I’ve got a couple of questions regarding the compatibility of SonarCloud.
Is the service compatible with Azure DataBricks notebooks? Are magic commands being supported,
Is it possible to check the code while using multiple languages in 1 notebook? For example combination of PySpark, python and Spark SQL Sequential code .
I’m looking forward for your response.
Welcome to the community!
I’m not familiar with Azure DataBricks notebooks, so I’m hoping you’ll help me out a little. Is a notebook a single file? Or are the multiple languages each in their own files? And is there anything unusual about the code itself (e.g. special notebook markup in the files)?
Yes , It is single file with multiple langauages like Python and Pyspark
it has magic commands (converting sql code to python )
Thanks for the lesson. Because you have multiple languages, plus ‘magic’ in a single file, this means that analysis won’t “just work”. We have to do extra work to
- ignore the magic
- make each language find and analyze only its parts of the file
None of that work has been done yet, so I’m going to move this topic to the ‘New rules / language support’ category and flag it for the product managers.
Welcome to the community and thank you for your question.
While SonarCloud does not have a direct integration with Azure Databricks, we do support analyzing Jupyter Notebooks (with file extension
ipynb) via our SonarLint extension in VS Code. So if your Data Scientists are using VS Code, they would simply need to add the SonarLint extension and scan locally. Additionally, they would likely use an extension such as the one provided by Microsoft in VS Code to connect to the remote workspace in Databricks.

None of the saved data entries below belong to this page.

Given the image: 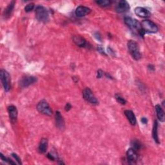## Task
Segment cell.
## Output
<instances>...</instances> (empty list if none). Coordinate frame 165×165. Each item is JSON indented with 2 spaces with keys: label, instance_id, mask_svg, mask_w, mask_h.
I'll use <instances>...</instances> for the list:
<instances>
[{
  "label": "cell",
  "instance_id": "1",
  "mask_svg": "<svg viewBox=\"0 0 165 165\" xmlns=\"http://www.w3.org/2000/svg\"><path fill=\"white\" fill-rule=\"evenodd\" d=\"M125 23L131 30H133L136 32H138L141 36H144L145 34L141 29V23L137 19L130 17H126L125 18Z\"/></svg>",
  "mask_w": 165,
  "mask_h": 165
},
{
  "label": "cell",
  "instance_id": "2",
  "mask_svg": "<svg viewBox=\"0 0 165 165\" xmlns=\"http://www.w3.org/2000/svg\"><path fill=\"white\" fill-rule=\"evenodd\" d=\"M127 46L128 50L132 58L135 60H139L141 58V54L139 48L138 44L134 41L130 40L128 42Z\"/></svg>",
  "mask_w": 165,
  "mask_h": 165
},
{
  "label": "cell",
  "instance_id": "3",
  "mask_svg": "<svg viewBox=\"0 0 165 165\" xmlns=\"http://www.w3.org/2000/svg\"><path fill=\"white\" fill-rule=\"evenodd\" d=\"M36 17L39 21L47 23L49 21V14L48 10L43 6H38L36 8Z\"/></svg>",
  "mask_w": 165,
  "mask_h": 165
},
{
  "label": "cell",
  "instance_id": "4",
  "mask_svg": "<svg viewBox=\"0 0 165 165\" xmlns=\"http://www.w3.org/2000/svg\"><path fill=\"white\" fill-rule=\"evenodd\" d=\"M141 27L144 34L145 33H156L159 30L157 25L150 20L142 21L141 23Z\"/></svg>",
  "mask_w": 165,
  "mask_h": 165
},
{
  "label": "cell",
  "instance_id": "5",
  "mask_svg": "<svg viewBox=\"0 0 165 165\" xmlns=\"http://www.w3.org/2000/svg\"><path fill=\"white\" fill-rule=\"evenodd\" d=\"M0 79H1L3 86L5 92H8L10 89V77L9 74L5 70L0 71Z\"/></svg>",
  "mask_w": 165,
  "mask_h": 165
},
{
  "label": "cell",
  "instance_id": "6",
  "mask_svg": "<svg viewBox=\"0 0 165 165\" xmlns=\"http://www.w3.org/2000/svg\"><path fill=\"white\" fill-rule=\"evenodd\" d=\"M37 109L40 113L43 114H45L49 116L52 115V111L50 108V106H49L47 101L44 100L39 102L37 105Z\"/></svg>",
  "mask_w": 165,
  "mask_h": 165
},
{
  "label": "cell",
  "instance_id": "7",
  "mask_svg": "<svg viewBox=\"0 0 165 165\" xmlns=\"http://www.w3.org/2000/svg\"><path fill=\"white\" fill-rule=\"evenodd\" d=\"M83 96L85 99V100H86L87 102H89L94 105H97L98 101L97 99L94 96L92 91L90 89H89V88H86V89L83 90Z\"/></svg>",
  "mask_w": 165,
  "mask_h": 165
},
{
  "label": "cell",
  "instance_id": "8",
  "mask_svg": "<svg viewBox=\"0 0 165 165\" xmlns=\"http://www.w3.org/2000/svg\"><path fill=\"white\" fill-rule=\"evenodd\" d=\"M36 81L37 79L35 78V77L27 75L23 77V78L19 81V85L21 88H25L33 83H34Z\"/></svg>",
  "mask_w": 165,
  "mask_h": 165
},
{
  "label": "cell",
  "instance_id": "9",
  "mask_svg": "<svg viewBox=\"0 0 165 165\" xmlns=\"http://www.w3.org/2000/svg\"><path fill=\"white\" fill-rule=\"evenodd\" d=\"M130 9V5L125 0L120 1L116 7V10L117 13H125Z\"/></svg>",
  "mask_w": 165,
  "mask_h": 165
},
{
  "label": "cell",
  "instance_id": "10",
  "mask_svg": "<svg viewBox=\"0 0 165 165\" xmlns=\"http://www.w3.org/2000/svg\"><path fill=\"white\" fill-rule=\"evenodd\" d=\"M134 12L137 16L142 18H149L151 16V13L150 11L143 7H136L135 8Z\"/></svg>",
  "mask_w": 165,
  "mask_h": 165
},
{
  "label": "cell",
  "instance_id": "11",
  "mask_svg": "<svg viewBox=\"0 0 165 165\" xmlns=\"http://www.w3.org/2000/svg\"><path fill=\"white\" fill-rule=\"evenodd\" d=\"M91 13V9L84 6H79L75 9V15L78 17H83Z\"/></svg>",
  "mask_w": 165,
  "mask_h": 165
},
{
  "label": "cell",
  "instance_id": "12",
  "mask_svg": "<svg viewBox=\"0 0 165 165\" xmlns=\"http://www.w3.org/2000/svg\"><path fill=\"white\" fill-rule=\"evenodd\" d=\"M8 111L9 114V117L13 123H15L18 118V111L16 106L11 105L8 107Z\"/></svg>",
  "mask_w": 165,
  "mask_h": 165
},
{
  "label": "cell",
  "instance_id": "13",
  "mask_svg": "<svg viewBox=\"0 0 165 165\" xmlns=\"http://www.w3.org/2000/svg\"><path fill=\"white\" fill-rule=\"evenodd\" d=\"M55 119H56V124L57 127L63 130L65 128V124H64V121L63 119V117H62L61 113L59 111H57L56 112V115H55Z\"/></svg>",
  "mask_w": 165,
  "mask_h": 165
},
{
  "label": "cell",
  "instance_id": "14",
  "mask_svg": "<svg viewBox=\"0 0 165 165\" xmlns=\"http://www.w3.org/2000/svg\"><path fill=\"white\" fill-rule=\"evenodd\" d=\"M126 156L127 159L129 161L134 162L137 161L138 159V155L137 153V151L134 150L132 148H129L126 152Z\"/></svg>",
  "mask_w": 165,
  "mask_h": 165
},
{
  "label": "cell",
  "instance_id": "15",
  "mask_svg": "<svg viewBox=\"0 0 165 165\" xmlns=\"http://www.w3.org/2000/svg\"><path fill=\"white\" fill-rule=\"evenodd\" d=\"M73 41L75 43V45L80 47H86L89 45L86 41L80 36H74L73 37Z\"/></svg>",
  "mask_w": 165,
  "mask_h": 165
},
{
  "label": "cell",
  "instance_id": "16",
  "mask_svg": "<svg viewBox=\"0 0 165 165\" xmlns=\"http://www.w3.org/2000/svg\"><path fill=\"white\" fill-rule=\"evenodd\" d=\"M125 114L126 117H127L128 120L129 121L130 124L133 126L136 125L137 123V121H136V116L134 115V112L131 111H130V110H126V111H125Z\"/></svg>",
  "mask_w": 165,
  "mask_h": 165
},
{
  "label": "cell",
  "instance_id": "17",
  "mask_svg": "<svg viewBox=\"0 0 165 165\" xmlns=\"http://www.w3.org/2000/svg\"><path fill=\"white\" fill-rule=\"evenodd\" d=\"M48 148V140L47 139H42L38 147V150L41 153H44L47 152Z\"/></svg>",
  "mask_w": 165,
  "mask_h": 165
},
{
  "label": "cell",
  "instance_id": "18",
  "mask_svg": "<svg viewBox=\"0 0 165 165\" xmlns=\"http://www.w3.org/2000/svg\"><path fill=\"white\" fill-rule=\"evenodd\" d=\"M156 111L157 113V116L158 119L161 122H164L165 120V117H164V112L163 111L162 108L161 106L159 105H157L156 106Z\"/></svg>",
  "mask_w": 165,
  "mask_h": 165
},
{
  "label": "cell",
  "instance_id": "19",
  "mask_svg": "<svg viewBox=\"0 0 165 165\" xmlns=\"http://www.w3.org/2000/svg\"><path fill=\"white\" fill-rule=\"evenodd\" d=\"M14 5H15V2H12L8 5V7L6 8V9L4 11L5 18H8L10 16L11 14H12L13 11L14 10Z\"/></svg>",
  "mask_w": 165,
  "mask_h": 165
},
{
  "label": "cell",
  "instance_id": "20",
  "mask_svg": "<svg viewBox=\"0 0 165 165\" xmlns=\"http://www.w3.org/2000/svg\"><path fill=\"white\" fill-rule=\"evenodd\" d=\"M157 126H158L157 122L156 121H155L154 125H153V130H152V136H153V139H154V141L157 142V143L159 144V137L157 134Z\"/></svg>",
  "mask_w": 165,
  "mask_h": 165
},
{
  "label": "cell",
  "instance_id": "21",
  "mask_svg": "<svg viewBox=\"0 0 165 165\" xmlns=\"http://www.w3.org/2000/svg\"><path fill=\"white\" fill-rule=\"evenodd\" d=\"M95 3L102 7H108L111 5L112 2L110 0H99V1H96Z\"/></svg>",
  "mask_w": 165,
  "mask_h": 165
},
{
  "label": "cell",
  "instance_id": "22",
  "mask_svg": "<svg viewBox=\"0 0 165 165\" xmlns=\"http://www.w3.org/2000/svg\"><path fill=\"white\" fill-rule=\"evenodd\" d=\"M131 148H132L134 150H135L136 151H137V150H140L141 148V142L139 141L136 140V139H134V140H133L132 141H131Z\"/></svg>",
  "mask_w": 165,
  "mask_h": 165
},
{
  "label": "cell",
  "instance_id": "23",
  "mask_svg": "<svg viewBox=\"0 0 165 165\" xmlns=\"http://www.w3.org/2000/svg\"><path fill=\"white\" fill-rule=\"evenodd\" d=\"M115 97L116 99V100L118 103L121 105H125L126 103V101L125 100V99L119 94H116Z\"/></svg>",
  "mask_w": 165,
  "mask_h": 165
},
{
  "label": "cell",
  "instance_id": "24",
  "mask_svg": "<svg viewBox=\"0 0 165 165\" xmlns=\"http://www.w3.org/2000/svg\"><path fill=\"white\" fill-rule=\"evenodd\" d=\"M34 8V3H30L28 4L25 7V10L26 13H29L30 11H32Z\"/></svg>",
  "mask_w": 165,
  "mask_h": 165
},
{
  "label": "cell",
  "instance_id": "25",
  "mask_svg": "<svg viewBox=\"0 0 165 165\" xmlns=\"http://www.w3.org/2000/svg\"><path fill=\"white\" fill-rule=\"evenodd\" d=\"M12 156H13V157L16 160V161L18 162V163L19 164H21V159L19 158V157L17 155V154H16V153H13V154H12Z\"/></svg>",
  "mask_w": 165,
  "mask_h": 165
},
{
  "label": "cell",
  "instance_id": "26",
  "mask_svg": "<svg viewBox=\"0 0 165 165\" xmlns=\"http://www.w3.org/2000/svg\"><path fill=\"white\" fill-rule=\"evenodd\" d=\"M103 75V72L101 70H98L97 72V78H101Z\"/></svg>",
  "mask_w": 165,
  "mask_h": 165
},
{
  "label": "cell",
  "instance_id": "27",
  "mask_svg": "<svg viewBox=\"0 0 165 165\" xmlns=\"http://www.w3.org/2000/svg\"><path fill=\"white\" fill-rule=\"evenodd\" d=\"M97 50H98L99 52H100L101 54H104V55H106V54H105V51H104L103 48L101 47V46H99V47H97Z\"/></svg>",
  "mask_w": 165,
  "mask_h": 165
},
{
  "label": "cell",
  "instance_id": "28",
  "mask_svg": "<svg viewBox=\"0 0 165 165\" xmlns=\"http://www.w3.org/2000/svg\"><path fill=\"white\" fill-rule=\"evenodd\" d=\"M71 108H72L71 105L70 103H67V105H66V106H65V111H69L71 109Z\"/></svg>",
  "mask_w": 165,
  "mask_h": 165
},
{
  "label": "cell",
  "instance_id": "29",
  "mask_svg": "<svg viewBox=\"0 0 165 165\" xmlns=\"http://www.w3.org/2000/svg\"><path fill=\"white\" fill-rule=\"evenodd\" d=\"M141 122L142 123V124H147V122H148V121L147 119V118H145V117H142L141 119Z\"/></svg>",
  "mask_w": 165,
  "mask_h": 165
},
{
  "label": "cell",
  "instance_id": "30",
  "mask_svg": "<svg viewBox=\"0 0 165 165\" xmlns=\"http://www.w3.org/2000/svg\"><path fill=\"white\" fill-rule=\"evenodd\" d=\"M47 157L50 159V160H52V161H54V159H55V158H54V157L53 156V155H52V154H50V153H48V155H47Z\"/></svg>",
  "mask_w": 165,
  "mask_h": 165
}]
</instances>
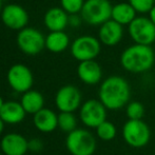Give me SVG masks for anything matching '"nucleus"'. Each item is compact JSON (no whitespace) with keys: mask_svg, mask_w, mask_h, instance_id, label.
Segmentation results:
<instances>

Since there are multiple ways in which an Azure Databricks integration could work with SonarCloud, it would be great to hear in more detail what the development workflows and tooling look like for your team as it can vary greatly. As for multiple language support, since PySpark is a Python library (and therefore coded in Python), our analysis will run as normal within Python code, although we do not have rules specifically for the PySpark library. I’d like to hear more about what you’re looking for with regards to PySpark, Spark SQL and Databricks magic commands. I’m happy to discuss this in more detail and have sent you a private message, and you’re more than welcome to leave your thoughts about a Databricks integration here.